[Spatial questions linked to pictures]
○ ○ ○
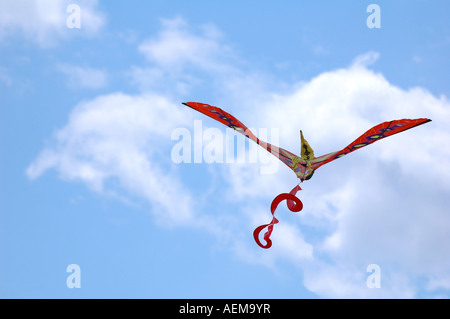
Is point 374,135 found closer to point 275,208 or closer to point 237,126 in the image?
point 275,208

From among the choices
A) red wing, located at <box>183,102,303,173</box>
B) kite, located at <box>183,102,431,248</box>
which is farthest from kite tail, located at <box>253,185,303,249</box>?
red wing, located at <box>183,102,303,173</box>

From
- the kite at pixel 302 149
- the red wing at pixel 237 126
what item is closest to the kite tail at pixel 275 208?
the kite at pixel 302 149

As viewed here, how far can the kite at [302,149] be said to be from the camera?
21734 mm

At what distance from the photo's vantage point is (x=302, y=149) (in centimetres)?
2252

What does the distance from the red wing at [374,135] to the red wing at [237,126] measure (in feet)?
3.05

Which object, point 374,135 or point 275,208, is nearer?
○ ○ ○
== What this task involves ==
Turn every line of the material above into a Markdown table with the columns "Index" and "Entry", numbering the rows in order and omitting blank lines. Leave the pictures out.

== Answer to the exercise ==
| Index | Entry |
|---|---|
| 1 | Is point 374,135 found closer to point 275,208 or closer to point 237,126 in the image? |
| 2 | point 275,208 |
| 3 | From among the choices |
| 4 | A) red wing, located at <box>183,102,303,173</box> |
| 5 | B) kite, located at <box>183,102,431,248</box> |
| 6 | which is farthest from kite tail, located at <box>253,185,303,249</box>? |
| 7 | red wing, located at <box>183,102,303,173</box> |
| 8 | From |
| 9 | - the kite at pixel 302 149 |
| 10 | - the red wing at pixel 237 126 |
| 11 | what item is closest to the kite tail at pixel 275 208? |
| 12 | the kite at pixel 302 149 |
| 13 | As viewed here, how far can the kite at [302,149] be said to be from the camera? |
| 14 | 21734 mm |
| 15 | At what distance from the photo's vantage point is (x=302, y=149) (in centimetres)? |
| 16 | 2252 |
| 17 | What does the distance from the red wing at [374,135] to the red wing at [237,126] measure (in feet)? |
| 18 | 3.05 |
| 19 | Which object, point 374,135 or point 275,208, is nearer? |